##### LISTED RECORDS

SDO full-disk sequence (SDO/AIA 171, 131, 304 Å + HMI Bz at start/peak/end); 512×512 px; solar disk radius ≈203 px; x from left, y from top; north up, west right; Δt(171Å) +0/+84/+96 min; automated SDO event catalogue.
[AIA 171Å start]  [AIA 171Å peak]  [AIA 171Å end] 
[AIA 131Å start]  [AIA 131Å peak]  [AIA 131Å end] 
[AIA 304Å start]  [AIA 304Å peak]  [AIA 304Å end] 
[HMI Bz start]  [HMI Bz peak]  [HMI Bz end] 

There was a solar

##########

DIRECTIONS: Print every item above again, word for word, with nothing changed.

WRITTEN SOLUTION:
SDO full-disk sequence (SDO/AIA 171, 131, 304 Å + HMI Bz at start/peak/end); 512×512 px; solar disk radius ≈203 px; x from left, y from top; north up, west right; Δt(171Å) +0/+84/+96 min; automated SDO event catalogue.
[AIA 171Å start]  [AIA 171Å peak]  [AIA 171Å end] 
[AIA 131Å start]  [AIA 131Å peak]  [AIA 131Å end] 
[AIA 304Å start]  [AIA 304Å peak]  [AIA 304Å end] 
[HMI Bz start]  [HMI Bz peak]  [HMI Bz end] 

There was a solar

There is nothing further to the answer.